The world’s first malaria vaccine has gotten a thumbs up from the European Medicine Agency for use outside the European Union, paving the way for a WHO policy recommendation by November.
The vaccine, known as Mosquirix or RTS,S, has been developed over the course of 30 years by GlaxoSmithKline (GSK) with funding from the Bill and Melinda Gates Foundation. It aims to stop malaria in the first stages of infection.
“The vaccine is designed to prevent the parasite [Plasmodium falciparum] from infecting the liver where it can mature, multiply, and re-enter the bloodstream, where it infects red blood cells and can lead to disease symptoms,” wrote MVI, a partner in the trials, in a press release.
The European Medicine Agency (EMA), a decentralized agency of the EU, gave its “positive scientific opinion” after seeing the results of 11 clinical trials across seven countries: Burkina Faso, Gabon, Ghana, Kenya, Malawi, Mozambique, and Tanzania. There were 15,459 participants in the stage III trials, all children less than two years of age at enrollment.
Acceptable vaccine with moderate results
The EMA found the safety profile of the vaccine to be “acceptable”, and the results were moderate: The vaccine was effective at preventing a first or only clinical malaria episode in 56% of children (5-17 months old at the start) and in 31% of infants (6-12 weeks old at the start). After a year, the efficacy of the vaccine decreased.
“Based on the results of the trial the CHMP concluded that despite its limited efficacy, the benefits of Mosquirix outweigh the risks in both age groups studied. The CHMP considered that the benefits of vaccination may be particularly important among children in high-transmission areas in which mortality is very high,” wrote the EMA in a press release.
Even a modestly effective drug can have enormous ramifications, because malaria kills around 584,000 people annually worldwide—82% of that number being children under five years old in Africa. When paired with other protective measures, like bed nets, many more children may be saved from the disease. Further, the vaccine also protects against hepatitis B.
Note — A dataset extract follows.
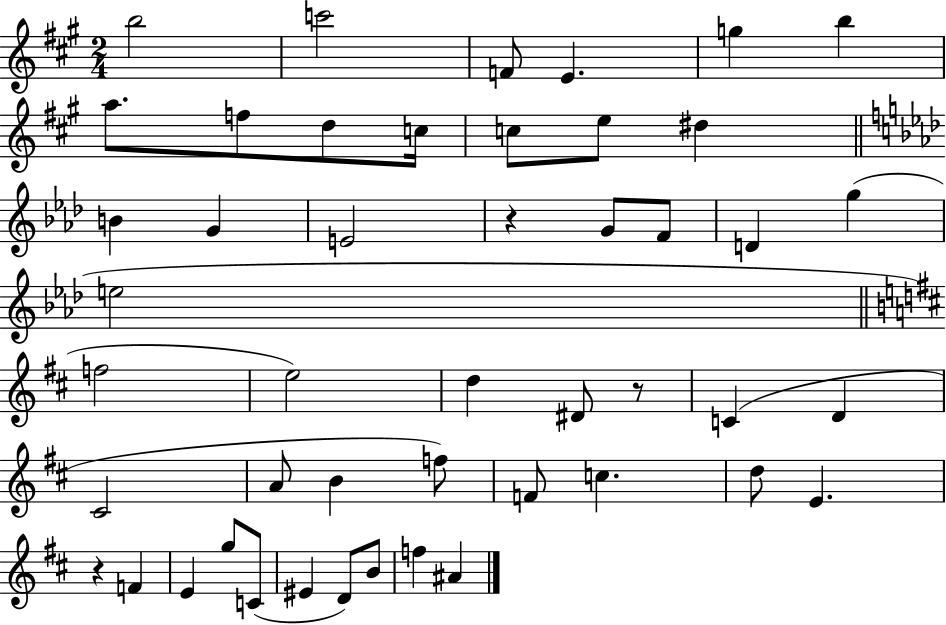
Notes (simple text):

However, before treatment can become available, there must be a policy recommendation by the WHO. Once that is (theoretically) achieved, there are several more steps to take, actions by individual countries regarding licensure, and implementation and locating financing options.
GSK is not looking to make a profit from this medication, announcing, “GSK has committed to a not-for-profit price for RTS,S so that, if approved, the price of RTS,S would cover the cost of manufacturing the vaccine together with a small return of around five percent that will be reinvested in research and development for second-generation malaria vaccines, or vaccines against other neglected tropical diseases.”
According to Reuters, sources say the cost would be about $5 per dose, or $20 for the full-recommended vaccination—roughly the equivalent cost of four insecticide-treated bed nets.
The results of the stage III trial were published in The Lancet.